WHAT TO WORK ON:
Reproduce the lines starting at the one that contains "[SDO/AIA 171, 131, 304" and ending at the one that contains "[HMI Bz start]", replacing every "peak" with "maximum" and leaving everything else unchanged.

ENTRIES PROVIDED:
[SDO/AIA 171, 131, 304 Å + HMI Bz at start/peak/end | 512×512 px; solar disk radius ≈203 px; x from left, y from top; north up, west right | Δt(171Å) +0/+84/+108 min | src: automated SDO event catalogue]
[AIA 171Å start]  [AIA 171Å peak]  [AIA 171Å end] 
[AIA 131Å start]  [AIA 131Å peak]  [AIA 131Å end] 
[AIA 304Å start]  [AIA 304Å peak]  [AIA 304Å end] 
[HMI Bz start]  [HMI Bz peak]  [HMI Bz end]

==

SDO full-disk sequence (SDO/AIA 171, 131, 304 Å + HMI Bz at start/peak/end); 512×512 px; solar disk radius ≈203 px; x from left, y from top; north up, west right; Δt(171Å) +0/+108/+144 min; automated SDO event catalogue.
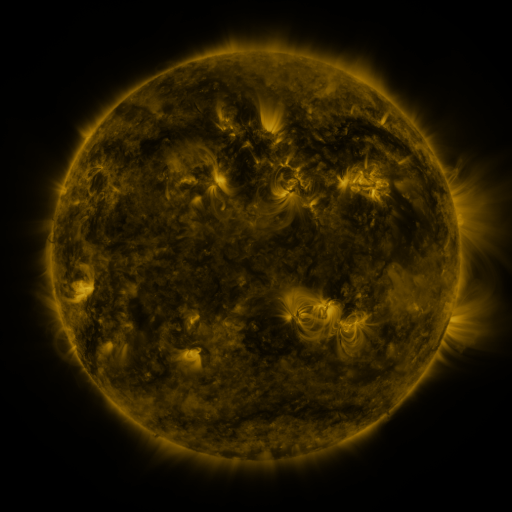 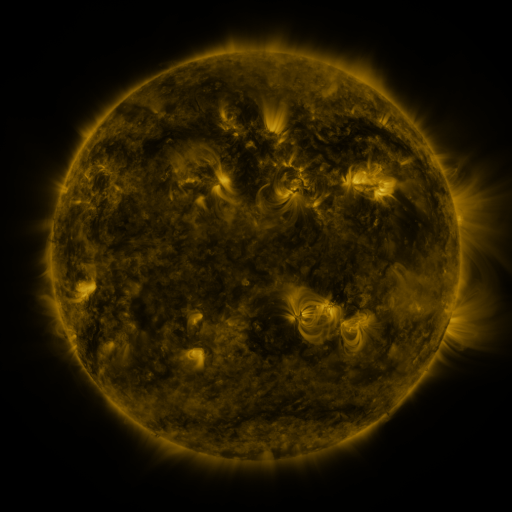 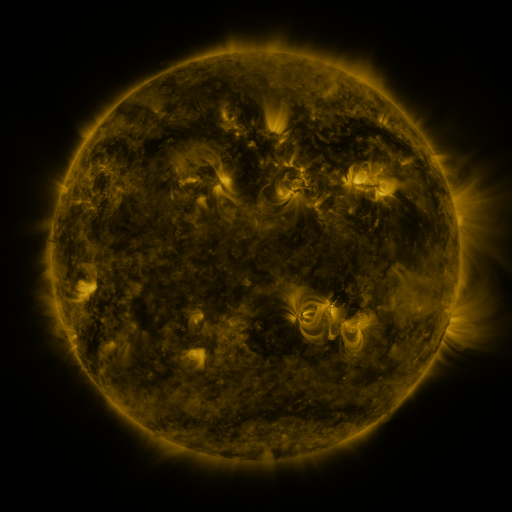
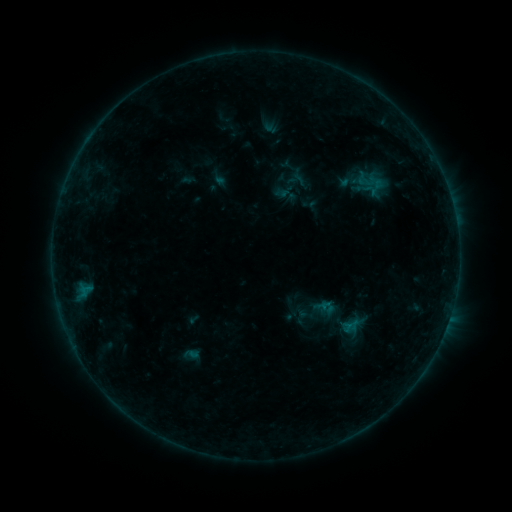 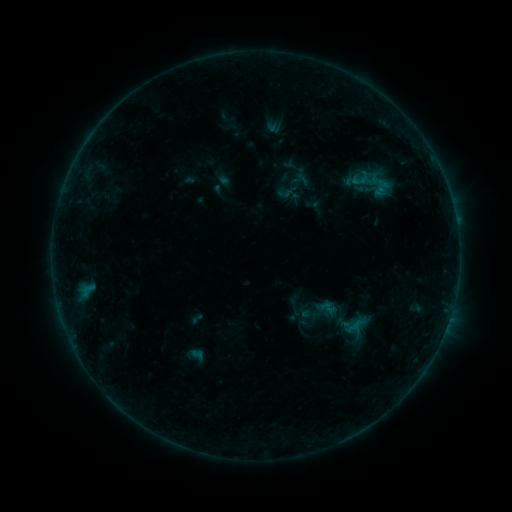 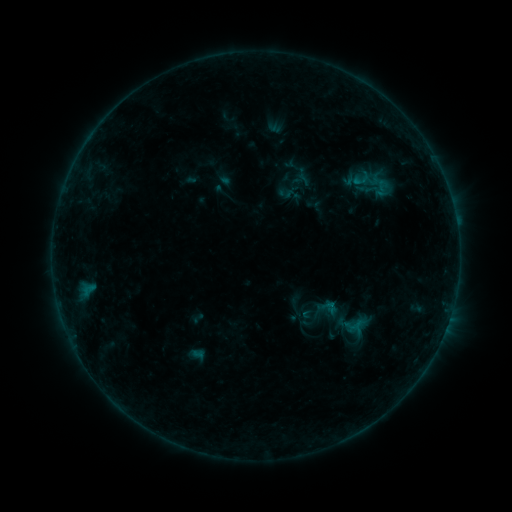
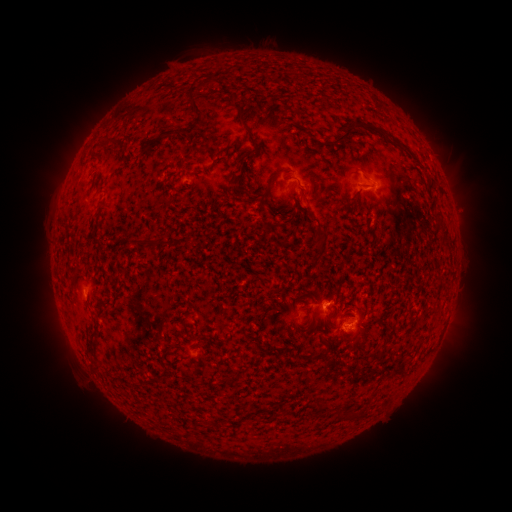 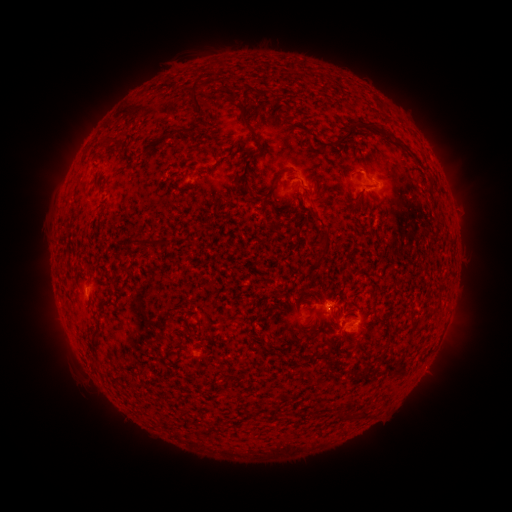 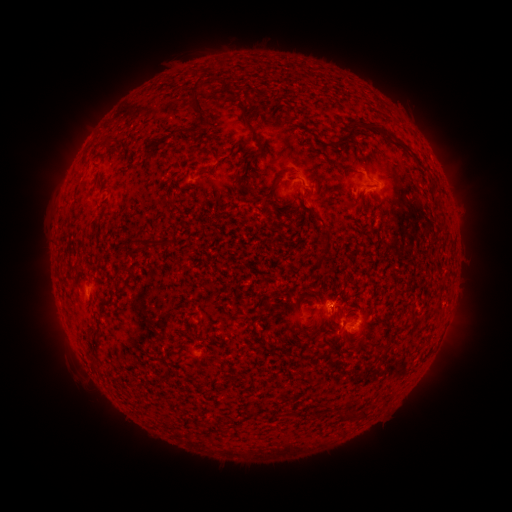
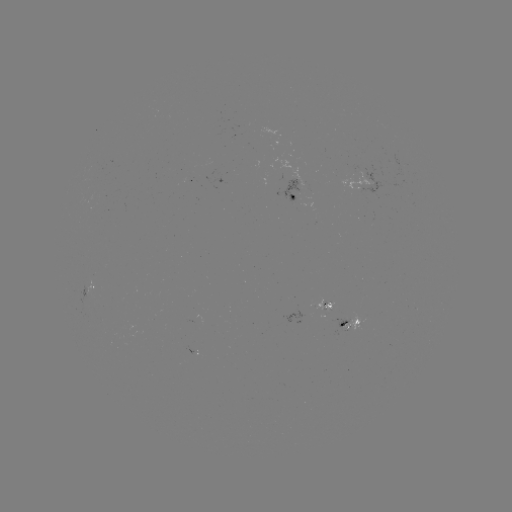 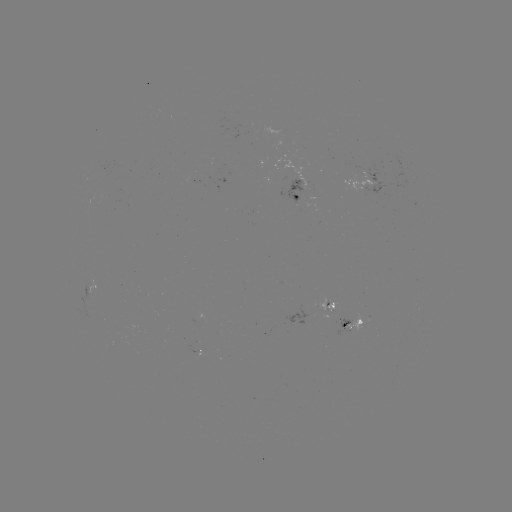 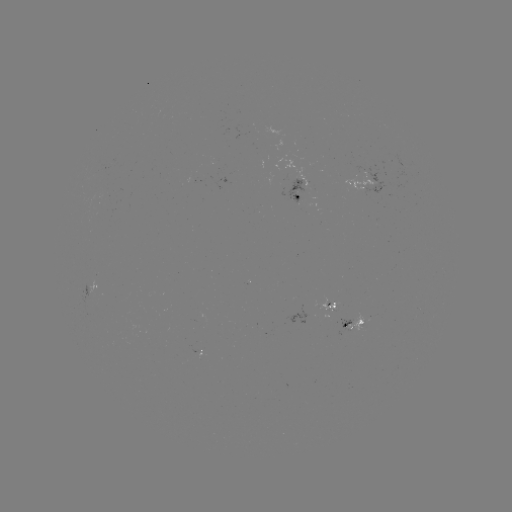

COMPLETE OUTPUT:
[SDO/AIA 171, 131, 304 Å + HMI Bz at start/maximum/end | 512×512 px; solar disk radius ≈203 px; x from left, y from top; north up, west right | Δt(171Å) +0/+84/+108 min | src: automated SDO event catalogue]
[AIA 171Å start]  [AIA 171Å maximum]  [AIA 171Å end] 
[AIA 131Å start]  [AIA 131Å maximum]  [AIA 131Å end] 
[AIA 304Å start]  [AIA 304Å maximum]  [AIA 304Å end] 
[HMI Bz start]  [HMI Bz maximum]  [HMI Bz end]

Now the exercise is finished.